Strony

1

2

3

24 lutego 2016

Wojna – Rozdział IV

   Obudziła mnie wibracja telefonu. Położyłem go wczoraj na stoliku. Zerknąłem na wyświetlacz, by dowiedzieć się, kto napisał. Był to Haruki. Zmarszczyłem brwi w irytacji. Odłożyłem telefon.
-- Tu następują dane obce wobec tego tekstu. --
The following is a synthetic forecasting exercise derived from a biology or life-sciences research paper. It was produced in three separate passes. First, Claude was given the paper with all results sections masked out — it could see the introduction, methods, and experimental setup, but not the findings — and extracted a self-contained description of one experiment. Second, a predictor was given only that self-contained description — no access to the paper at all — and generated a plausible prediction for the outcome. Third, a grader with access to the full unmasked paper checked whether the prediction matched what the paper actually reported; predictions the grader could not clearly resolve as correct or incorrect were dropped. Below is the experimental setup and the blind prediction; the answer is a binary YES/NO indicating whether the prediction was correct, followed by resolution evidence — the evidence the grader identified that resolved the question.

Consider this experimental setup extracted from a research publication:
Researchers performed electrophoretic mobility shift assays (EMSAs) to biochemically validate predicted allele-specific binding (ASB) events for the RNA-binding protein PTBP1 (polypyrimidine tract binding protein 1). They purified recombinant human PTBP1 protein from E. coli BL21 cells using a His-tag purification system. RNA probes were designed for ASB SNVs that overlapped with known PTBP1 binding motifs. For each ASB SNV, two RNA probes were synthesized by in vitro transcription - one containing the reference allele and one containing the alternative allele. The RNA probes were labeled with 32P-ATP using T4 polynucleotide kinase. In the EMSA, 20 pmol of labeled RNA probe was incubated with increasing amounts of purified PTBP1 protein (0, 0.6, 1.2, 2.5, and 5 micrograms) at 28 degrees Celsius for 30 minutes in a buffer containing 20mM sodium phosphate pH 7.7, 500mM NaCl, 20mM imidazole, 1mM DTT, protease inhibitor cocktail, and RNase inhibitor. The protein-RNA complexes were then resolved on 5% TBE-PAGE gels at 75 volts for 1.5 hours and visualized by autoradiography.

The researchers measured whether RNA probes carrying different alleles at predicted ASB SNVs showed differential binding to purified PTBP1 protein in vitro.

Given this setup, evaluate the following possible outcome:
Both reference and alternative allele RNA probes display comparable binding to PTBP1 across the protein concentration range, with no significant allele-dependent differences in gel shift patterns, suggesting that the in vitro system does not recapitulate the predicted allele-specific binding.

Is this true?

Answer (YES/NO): NO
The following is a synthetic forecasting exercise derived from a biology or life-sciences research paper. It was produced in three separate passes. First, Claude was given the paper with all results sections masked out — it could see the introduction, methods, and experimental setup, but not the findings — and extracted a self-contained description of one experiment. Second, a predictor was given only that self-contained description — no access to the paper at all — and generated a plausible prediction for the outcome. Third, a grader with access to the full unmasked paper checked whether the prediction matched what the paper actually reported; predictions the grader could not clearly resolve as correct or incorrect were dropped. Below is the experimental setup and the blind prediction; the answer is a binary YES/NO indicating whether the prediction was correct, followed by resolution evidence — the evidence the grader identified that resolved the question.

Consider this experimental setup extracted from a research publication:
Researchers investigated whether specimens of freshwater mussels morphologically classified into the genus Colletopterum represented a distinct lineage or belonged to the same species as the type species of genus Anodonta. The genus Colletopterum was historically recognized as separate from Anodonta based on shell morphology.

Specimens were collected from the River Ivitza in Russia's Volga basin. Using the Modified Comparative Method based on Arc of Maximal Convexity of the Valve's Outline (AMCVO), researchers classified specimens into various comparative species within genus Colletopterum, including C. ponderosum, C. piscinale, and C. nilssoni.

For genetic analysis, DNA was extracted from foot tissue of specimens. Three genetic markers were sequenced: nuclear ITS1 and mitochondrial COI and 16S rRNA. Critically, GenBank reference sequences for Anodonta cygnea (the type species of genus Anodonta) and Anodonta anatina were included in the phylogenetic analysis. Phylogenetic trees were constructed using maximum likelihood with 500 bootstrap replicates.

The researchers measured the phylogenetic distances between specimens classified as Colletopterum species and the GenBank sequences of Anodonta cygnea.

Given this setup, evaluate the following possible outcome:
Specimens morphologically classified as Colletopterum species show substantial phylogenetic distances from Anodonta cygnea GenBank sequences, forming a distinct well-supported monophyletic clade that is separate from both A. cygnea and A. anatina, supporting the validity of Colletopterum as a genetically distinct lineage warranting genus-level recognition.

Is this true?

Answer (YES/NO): NO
Była dopiero ósma rano.
   Opatuliłem się kocem z powrotem i przymknąłem powieki.
   Parę sekund później miałem ochotę warknąć, bo telefon znowu zawibrował denerwująco. Zignorowałem to.
   Nie minęło pół minuty, a sięgnąłem po telefon, gdy trzeci raz zabuczał na stoliku.
   Mam nadzieję, że cię nie obudziłem c:
   Jak się czujesz? <3
   Mogę dzisiaj wpaść? - głosiły kolejno trzy wiadomości.
   Westchnąłem, po czym zdecydowałem się odpisać:
   Tak, obudziłeś mnie, idioto. Czuję się dobrze i nie musisz przychodzić, sam się zajmę Hisashim :***
    Spojrzałem na śpiącego na łóżku kuzyna. Napisałem do jego chłopaka, nie podpisując się. W sumie powinien się domyślić, że to ja pisałem. A może jest bardziej ułomny niż myślałem - kto wie? Mam nadzieję, że mój sekretny kochanek mi to wybaczy. Bo w końcu kto jest jego najlepszym i najukochańszym Shigure? No ja.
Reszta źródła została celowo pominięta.